▶ _Source_:
C'est sous les applaudissements et les cris de joie que la nouvelle a été accueillie dans la salle de contrôle du Jet Propulsion Laboratory de la Nasa.
"Nous pouvons maintenant dire que des humains ont fait voler un engin motorisé sur une autre planète!", s'est enthousiasmée MiMi Aung, cheffe de projet de l'hélicoptère.
Scientifiques et amateurs ont pu suivre en direct sur internet l'analyse des données par les ingénieurs de la Nasa, transmises à la Terre quelques heures après le vol lui-même.
Une courte vidéo du vol, prise par le rover Perseverance à bord duquel Ingenuity est arrivé sur la planète rouge avant de se décrocher, a été diffusée dans la foulée de l'annonce.
On y voit l'engin faire du surplace à environ trois mètres d'altitude puis se poser sur la surface de Mars.
L'hélicoptère a lui-même envoyé une photo en noir et blanc, montrant son ombre sur la planète rouge.
© Copyright : Library of Congress / NASA/JPL-CALTECH / AFP
Initialement prévu le 11 avril, le vol avait été retardé en raison d'un problème technique apparu lors du test de ses rotors.
L'opération était un véritable défi, car l'air martien est d'une densité équivalente à seulement 1% celle de l'atmosphère terrestre. Or c'est en poussant l'air en tournant que les hélices peuvent soulever du poids. Sur Mars, "il y a simplement moins de molécules à pousser", avait expliqué MiMi Aung avant le vol.
Même si la gravité y est moindre que sur Terre, les équipes de la Nasa ont dû développer un engin ultra-léger (1,8 kg), dont les pales tournent bien plus vite qu'un hélicoptère standard, pour réussir. Avec ses quatre pieds et deux pales superposées (1,2 m de long), il ressemble davantage à un gros drone.

[Entrées du jeu de données]
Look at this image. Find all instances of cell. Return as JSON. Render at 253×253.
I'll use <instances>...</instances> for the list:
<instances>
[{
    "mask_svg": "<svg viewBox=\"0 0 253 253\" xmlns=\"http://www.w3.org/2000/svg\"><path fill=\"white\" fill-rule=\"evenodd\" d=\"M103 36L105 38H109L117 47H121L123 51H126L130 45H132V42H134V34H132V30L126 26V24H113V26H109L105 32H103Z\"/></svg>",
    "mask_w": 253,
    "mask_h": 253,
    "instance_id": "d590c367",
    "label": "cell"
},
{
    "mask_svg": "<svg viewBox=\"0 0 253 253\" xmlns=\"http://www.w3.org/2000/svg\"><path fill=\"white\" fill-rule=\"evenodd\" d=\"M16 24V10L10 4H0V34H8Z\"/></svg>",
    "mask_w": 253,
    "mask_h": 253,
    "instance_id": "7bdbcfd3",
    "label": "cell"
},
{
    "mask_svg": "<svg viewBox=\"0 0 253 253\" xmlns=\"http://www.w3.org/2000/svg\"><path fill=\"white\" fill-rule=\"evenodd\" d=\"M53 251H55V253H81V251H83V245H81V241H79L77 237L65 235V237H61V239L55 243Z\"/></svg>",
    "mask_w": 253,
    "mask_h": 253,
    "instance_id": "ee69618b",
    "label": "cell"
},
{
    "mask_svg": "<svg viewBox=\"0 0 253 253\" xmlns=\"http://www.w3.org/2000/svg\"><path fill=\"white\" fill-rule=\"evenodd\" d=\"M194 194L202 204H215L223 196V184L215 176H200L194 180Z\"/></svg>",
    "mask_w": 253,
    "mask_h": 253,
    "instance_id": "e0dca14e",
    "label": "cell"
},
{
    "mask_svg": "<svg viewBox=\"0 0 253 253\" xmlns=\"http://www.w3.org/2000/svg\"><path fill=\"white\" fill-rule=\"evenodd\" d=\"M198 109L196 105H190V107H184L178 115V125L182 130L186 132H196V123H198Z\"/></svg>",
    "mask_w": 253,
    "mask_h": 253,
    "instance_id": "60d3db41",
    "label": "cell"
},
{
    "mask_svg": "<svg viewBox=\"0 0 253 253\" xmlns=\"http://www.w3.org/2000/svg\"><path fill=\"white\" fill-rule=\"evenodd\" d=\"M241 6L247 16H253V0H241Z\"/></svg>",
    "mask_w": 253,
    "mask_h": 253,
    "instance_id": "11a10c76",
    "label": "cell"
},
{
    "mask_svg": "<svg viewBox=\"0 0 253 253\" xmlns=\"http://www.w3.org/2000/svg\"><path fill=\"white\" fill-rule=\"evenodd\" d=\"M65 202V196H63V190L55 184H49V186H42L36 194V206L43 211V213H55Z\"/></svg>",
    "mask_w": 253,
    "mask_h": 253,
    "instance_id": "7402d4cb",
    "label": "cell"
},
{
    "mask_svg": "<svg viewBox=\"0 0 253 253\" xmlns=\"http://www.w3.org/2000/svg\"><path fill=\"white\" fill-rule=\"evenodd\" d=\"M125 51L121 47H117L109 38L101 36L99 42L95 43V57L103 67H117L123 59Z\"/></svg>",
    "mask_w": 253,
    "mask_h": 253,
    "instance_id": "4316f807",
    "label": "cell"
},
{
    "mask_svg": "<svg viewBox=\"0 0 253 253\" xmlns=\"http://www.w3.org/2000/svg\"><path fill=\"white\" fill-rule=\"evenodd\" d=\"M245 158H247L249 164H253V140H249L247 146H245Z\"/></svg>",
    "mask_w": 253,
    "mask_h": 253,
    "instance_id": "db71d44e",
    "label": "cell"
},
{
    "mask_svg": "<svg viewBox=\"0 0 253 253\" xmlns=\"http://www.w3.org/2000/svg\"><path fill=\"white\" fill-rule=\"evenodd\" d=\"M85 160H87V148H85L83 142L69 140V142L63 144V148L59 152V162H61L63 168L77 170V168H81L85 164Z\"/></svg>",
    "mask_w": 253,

▶ _Exercices à réaliser_:
A – Dans les rangées ci-dessus, comptez les lignes qui contiennent la chaîne « xmlns ». Donnez seulement ce nombre.
B – Poursuivez l'article sur le vol de l'hélicoptère Ingenuity sur Mars en reprenant juste après sa dernière phrase.

▶ _Réponses par exercice_:
A – 10

B –
L'opération est l'équivalent sur Mars du premier vol d'un engin motorisé sur Terre, en 1903, par les frères Wright. Un morceau de tissu de cet aéronef ayant décollé il y a plus d'un siècle en Caroline du Nord aux Etats-Unis a même été placé à bord d'Ingenuity.
Pour que ce premier vol soit "sans danger", selon les mots de Tim Canham, responsable des opérations de l'hélicoptère, l'engin s'est élevé à la verticale jusqu'à atteindre trois mètres de hauteur. Puis il a fait du surplace avant de redescendre.
Il avait reçu ses instructions de la Terre quelques heures auparavant mais a volé en autonomie, en analysant lui-même sa position par rapport au sol.
Le lendemain du vol, une fois ses batteries rechargées, l'hélicoptère doit transmettre une photo en couleur de l'horizon, prise par son autre appareil photo.
© Copyright : NASA/JPL-CALTECH/MSSS/ASU / AFP
Mais les images les plus spectaculaires devraient venir du rover Perseverance, placé en observation à plusieurs mètres de là, et qui doit filmer le vol.
La vidéo complète doit être transmise "durant les jours suivants", avait dit Elsa Jensen, responsable des caméras du rover. "Il y aura des surprises, et vous les apprendrez au même moment que nous. Alors sortons tous le pop-corn!"
La Nasa s'était préparée à quatre scénarios, selon MiMi Aung: un succès total, partiel, des données manquantes, ou un échec.
Maintenant que le premier vol a été un succès, le second pourra avoir lieu pas plus de quatre jours plus tard. Jusqu'à cinq vols en tout sont prévus, de difficulté croissante.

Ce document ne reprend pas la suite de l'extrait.